Exercise input:
━━━━━━━━━━━━━━━━━━━━

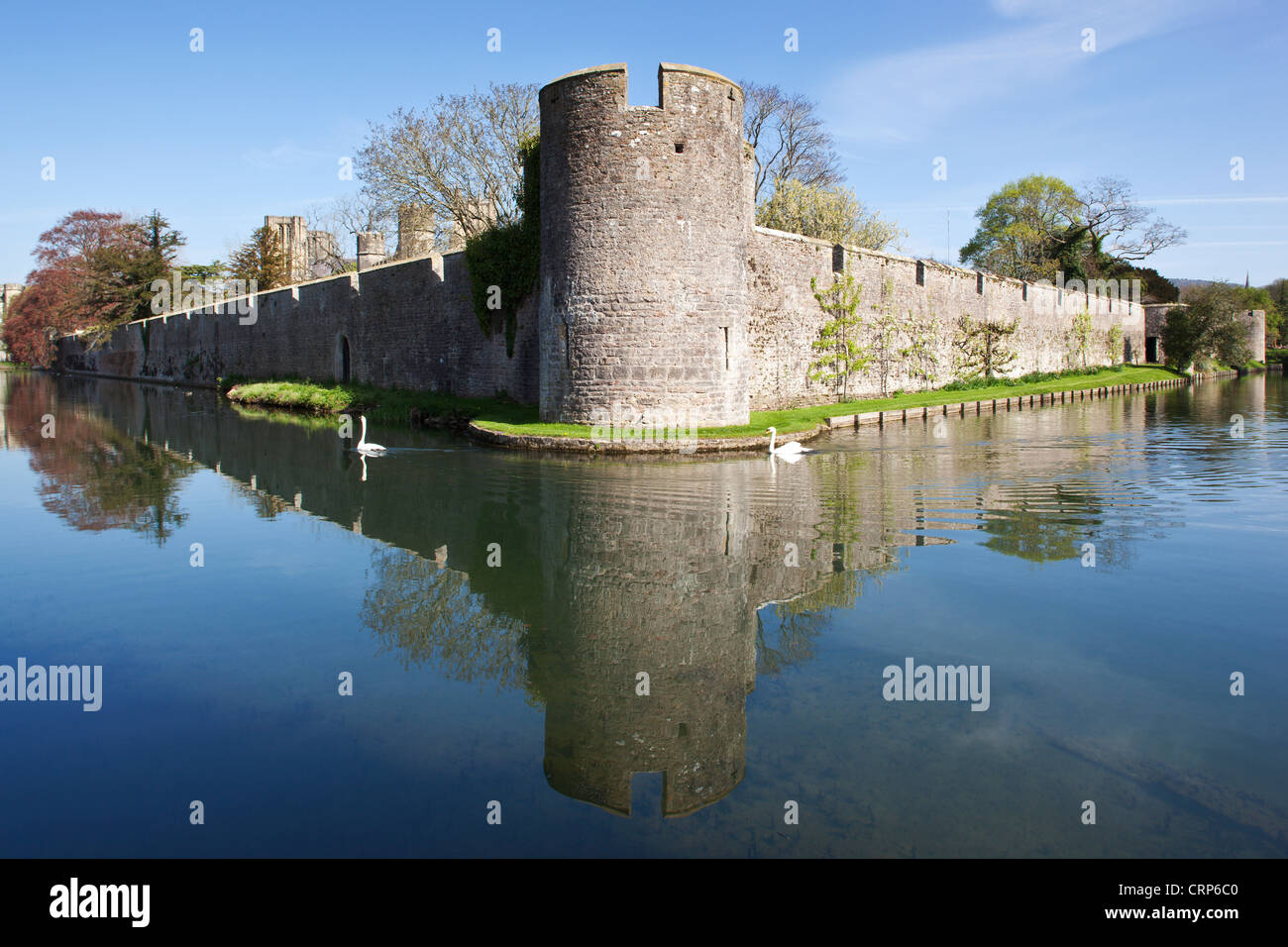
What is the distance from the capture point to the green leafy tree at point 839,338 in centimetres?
2456

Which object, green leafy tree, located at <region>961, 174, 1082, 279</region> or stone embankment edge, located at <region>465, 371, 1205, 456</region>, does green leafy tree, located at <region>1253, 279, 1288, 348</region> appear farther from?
stone embankment edge, located at <region>465, 371, 1205, 456</region>

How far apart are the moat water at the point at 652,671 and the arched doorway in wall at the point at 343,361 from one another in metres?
21.8

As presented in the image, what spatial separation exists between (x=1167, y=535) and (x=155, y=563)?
9.24 m

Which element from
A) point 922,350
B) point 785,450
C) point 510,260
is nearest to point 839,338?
point 922,350

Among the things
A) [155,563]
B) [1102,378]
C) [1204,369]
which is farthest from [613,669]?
[1204,369]

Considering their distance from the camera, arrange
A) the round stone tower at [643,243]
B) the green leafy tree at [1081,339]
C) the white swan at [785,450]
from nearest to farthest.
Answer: the white swan at [785,450] < the round stone tower at [643,243] < the green leafy tree at [1081,339]

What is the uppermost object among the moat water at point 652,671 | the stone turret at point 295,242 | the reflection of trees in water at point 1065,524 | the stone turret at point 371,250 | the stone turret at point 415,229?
the stone turret at point 295,242

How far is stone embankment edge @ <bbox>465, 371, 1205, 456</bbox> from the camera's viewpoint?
50.3 feet

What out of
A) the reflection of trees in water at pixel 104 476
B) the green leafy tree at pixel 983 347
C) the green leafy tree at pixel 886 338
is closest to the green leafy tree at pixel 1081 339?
the green leafy tree at pixel 983 347

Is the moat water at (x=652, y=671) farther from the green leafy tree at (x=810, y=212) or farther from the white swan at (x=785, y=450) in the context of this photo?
the green leafy tree at (x=810, y=212)

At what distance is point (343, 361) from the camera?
107 ft

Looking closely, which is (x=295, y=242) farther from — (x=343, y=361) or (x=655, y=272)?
(x=655, y=272)

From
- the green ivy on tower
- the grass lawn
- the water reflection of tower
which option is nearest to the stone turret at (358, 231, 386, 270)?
the grass lawn

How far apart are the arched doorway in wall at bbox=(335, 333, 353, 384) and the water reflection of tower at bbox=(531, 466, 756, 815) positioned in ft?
82.8
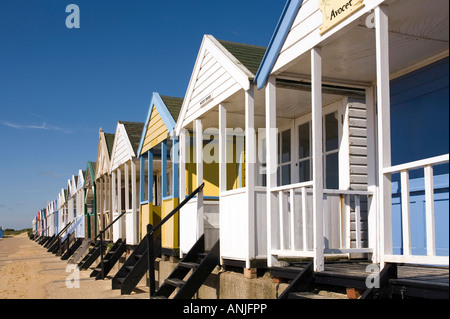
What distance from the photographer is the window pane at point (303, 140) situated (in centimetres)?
845

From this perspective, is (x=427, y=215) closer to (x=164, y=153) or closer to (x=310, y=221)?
(x=310, y=221)

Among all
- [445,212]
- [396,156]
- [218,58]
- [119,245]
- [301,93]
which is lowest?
[119,245]

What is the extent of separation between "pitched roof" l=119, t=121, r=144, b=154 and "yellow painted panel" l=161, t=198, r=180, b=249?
3757mm

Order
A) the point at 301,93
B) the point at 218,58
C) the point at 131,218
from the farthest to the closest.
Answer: the point at 131,218
the point at 218,58
the point at 301,93

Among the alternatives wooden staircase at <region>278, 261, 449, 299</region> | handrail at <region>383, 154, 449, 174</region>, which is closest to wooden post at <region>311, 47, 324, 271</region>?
wooden staircase at <region>278, 261, 449, 299</region>

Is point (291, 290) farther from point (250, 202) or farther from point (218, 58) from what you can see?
point (218, 58)

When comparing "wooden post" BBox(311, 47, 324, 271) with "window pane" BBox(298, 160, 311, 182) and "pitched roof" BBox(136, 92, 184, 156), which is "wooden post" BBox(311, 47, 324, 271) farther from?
"pitched roof" BBox(136, 92, 184, 156)

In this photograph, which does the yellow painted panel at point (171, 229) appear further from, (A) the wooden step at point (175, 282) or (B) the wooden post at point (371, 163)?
(B) the wooden post at point (371, 163)

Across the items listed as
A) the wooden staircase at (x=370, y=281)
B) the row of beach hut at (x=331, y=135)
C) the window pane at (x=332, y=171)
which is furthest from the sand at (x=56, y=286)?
the wooden staircase at (x=370, y=281)

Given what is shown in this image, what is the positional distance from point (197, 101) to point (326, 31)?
4138mm

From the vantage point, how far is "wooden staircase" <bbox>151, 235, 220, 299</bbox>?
7113 millimetres

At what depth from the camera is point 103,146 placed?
61.0 ft

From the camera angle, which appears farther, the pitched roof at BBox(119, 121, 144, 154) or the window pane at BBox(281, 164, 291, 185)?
the pitched roof at BBox(119, 121, 144, 154)

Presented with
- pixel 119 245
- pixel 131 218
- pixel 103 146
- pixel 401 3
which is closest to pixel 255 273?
pixel 401 3
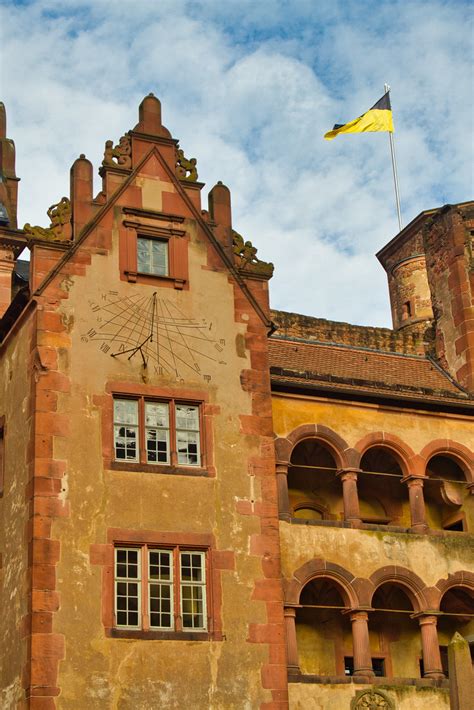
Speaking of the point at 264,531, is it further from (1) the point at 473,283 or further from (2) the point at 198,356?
(1) the point at 473,283

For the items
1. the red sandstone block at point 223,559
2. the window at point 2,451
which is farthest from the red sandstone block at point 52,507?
the red sandstone block at point 223,559

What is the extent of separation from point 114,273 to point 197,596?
740 centimetres

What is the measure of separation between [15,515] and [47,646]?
3.27 metres

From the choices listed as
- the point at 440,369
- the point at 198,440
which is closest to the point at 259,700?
the point at 198,440

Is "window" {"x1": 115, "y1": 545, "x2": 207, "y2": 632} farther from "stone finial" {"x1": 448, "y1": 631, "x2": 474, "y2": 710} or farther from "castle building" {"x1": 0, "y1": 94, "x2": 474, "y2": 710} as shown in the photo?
"stone finial" {"x1": 448, "y1": 631, "x2": 474, "y2": 710}

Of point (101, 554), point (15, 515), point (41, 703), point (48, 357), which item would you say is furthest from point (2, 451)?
point (41, 703)

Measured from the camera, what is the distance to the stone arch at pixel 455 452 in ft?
104

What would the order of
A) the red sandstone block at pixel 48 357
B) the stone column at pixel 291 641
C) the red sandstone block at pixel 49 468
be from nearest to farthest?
the red sandstone block at pixel 49 468, the red sandstone block at pixel 48 357, the stone column at pixel 291 641

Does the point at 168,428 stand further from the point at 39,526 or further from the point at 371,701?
the point at 371,701

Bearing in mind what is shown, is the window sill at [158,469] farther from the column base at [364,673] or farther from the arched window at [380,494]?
the arched window at [380,494]

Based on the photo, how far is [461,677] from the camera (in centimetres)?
2134

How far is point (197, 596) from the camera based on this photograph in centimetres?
2605

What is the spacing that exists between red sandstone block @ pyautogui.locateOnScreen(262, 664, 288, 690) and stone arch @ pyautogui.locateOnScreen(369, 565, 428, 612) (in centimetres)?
384

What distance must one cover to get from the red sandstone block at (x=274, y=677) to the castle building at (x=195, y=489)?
6 cm
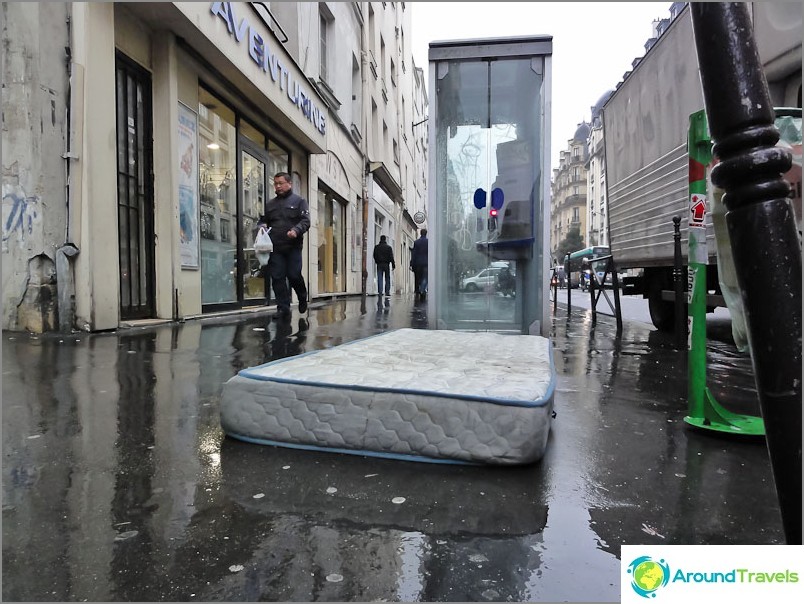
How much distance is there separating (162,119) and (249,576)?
7018 millimetres

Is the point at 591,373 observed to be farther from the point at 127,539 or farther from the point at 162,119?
the point at 162,119

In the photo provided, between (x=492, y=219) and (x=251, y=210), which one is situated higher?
(x=251, y=210)

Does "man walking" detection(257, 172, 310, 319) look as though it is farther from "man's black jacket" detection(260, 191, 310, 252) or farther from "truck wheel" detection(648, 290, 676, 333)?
"truck wheel" detection(648, 290, 676, 333)

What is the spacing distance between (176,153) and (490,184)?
419 centimetres

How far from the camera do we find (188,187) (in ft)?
24.6

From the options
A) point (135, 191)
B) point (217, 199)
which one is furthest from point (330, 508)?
point (217, 199)

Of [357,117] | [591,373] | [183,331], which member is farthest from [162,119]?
[357,117]

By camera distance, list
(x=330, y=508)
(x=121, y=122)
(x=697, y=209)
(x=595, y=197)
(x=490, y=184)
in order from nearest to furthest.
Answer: (x=330, y=508) → (x=697, y=209) → (x=490, y=184) → (x=121, y=122) → (x=595, y=197)

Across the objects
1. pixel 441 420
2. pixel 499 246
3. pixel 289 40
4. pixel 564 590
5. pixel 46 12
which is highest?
pixel 289 40

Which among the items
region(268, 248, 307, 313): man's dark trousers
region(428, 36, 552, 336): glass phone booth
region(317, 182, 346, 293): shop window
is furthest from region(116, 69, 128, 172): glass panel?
region(317, 182, 346, 293): shop window

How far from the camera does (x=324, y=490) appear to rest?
1.82m

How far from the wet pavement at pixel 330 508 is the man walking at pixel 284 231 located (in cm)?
424

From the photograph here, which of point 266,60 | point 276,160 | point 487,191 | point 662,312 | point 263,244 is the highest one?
point 266,60

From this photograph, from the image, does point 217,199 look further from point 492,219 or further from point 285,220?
point 492,219
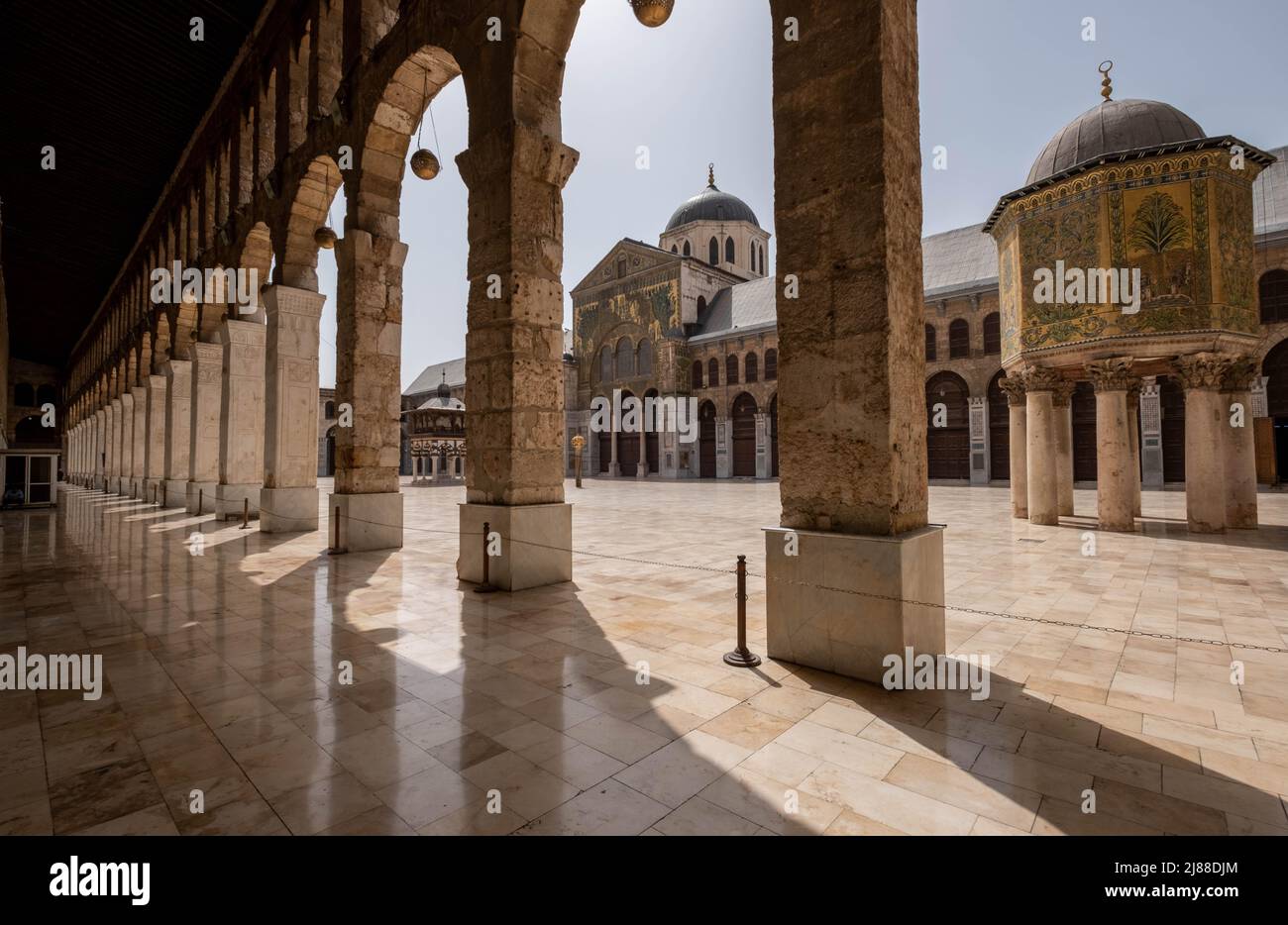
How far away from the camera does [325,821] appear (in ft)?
7.27

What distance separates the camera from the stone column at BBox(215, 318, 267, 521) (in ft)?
42.5

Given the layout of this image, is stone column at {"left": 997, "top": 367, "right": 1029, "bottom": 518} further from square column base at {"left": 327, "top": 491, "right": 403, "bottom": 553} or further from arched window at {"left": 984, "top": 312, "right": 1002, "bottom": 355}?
arched window at {"left": 984, "top": 312, "right": 1002, "bottom": 355}

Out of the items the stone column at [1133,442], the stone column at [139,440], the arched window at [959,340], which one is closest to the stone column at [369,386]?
the stone column at [1133,442]

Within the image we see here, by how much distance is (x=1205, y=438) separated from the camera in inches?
396

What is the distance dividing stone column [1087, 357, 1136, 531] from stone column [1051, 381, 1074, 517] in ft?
3.34

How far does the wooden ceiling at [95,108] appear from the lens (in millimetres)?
11052

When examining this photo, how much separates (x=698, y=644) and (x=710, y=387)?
31964 mm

━━━━━━━━━━━━━━━━━━━━

Problem requirements:
Print exactly the lines above, starting at the line that contains "How far away" and ending with the last line of the records, both included.

Answer for the task:
How far away from the camera does [325,821] appear (in ft)?
7.27

What distance separates the camera from the stone column at BBox(215, 318, 267, 521) (in ft)?
42.5

Given the layout of this image, is stone column at {"left": 997, "top": 367, "right": 1029, "bottom": 518} further from square column base at {"left": 327, "top": 491, "right": 403, "bottom": 553} or further from arched window at {"left": 984, "top": 312, "right": 1002, "bottom": 355}?
arched window at {"left": 984, "top": 312, "right": 1002, "bottom": 355}

Out of the items the stone column at [1133,442], the stone column at [139,440], the arched window at [959,340], which one is closest to the stone column at [369,386]?
the stone column at [1133,442]

Within the image we see here, by how much distance is (x=1205, y=438) separated from the camera in inches?
396

What is the distance dividing stone column [1087, 357, 1136, 531] from stone column [1051, 381, 1074, 517] in ft?
3.34

How far does the wooden ceiling at [95,108] appear from the lens (in millimetres)?
11052

When examining this photo, how much separates (x=698, y=644) and (x=710, y=387)?
31964 mm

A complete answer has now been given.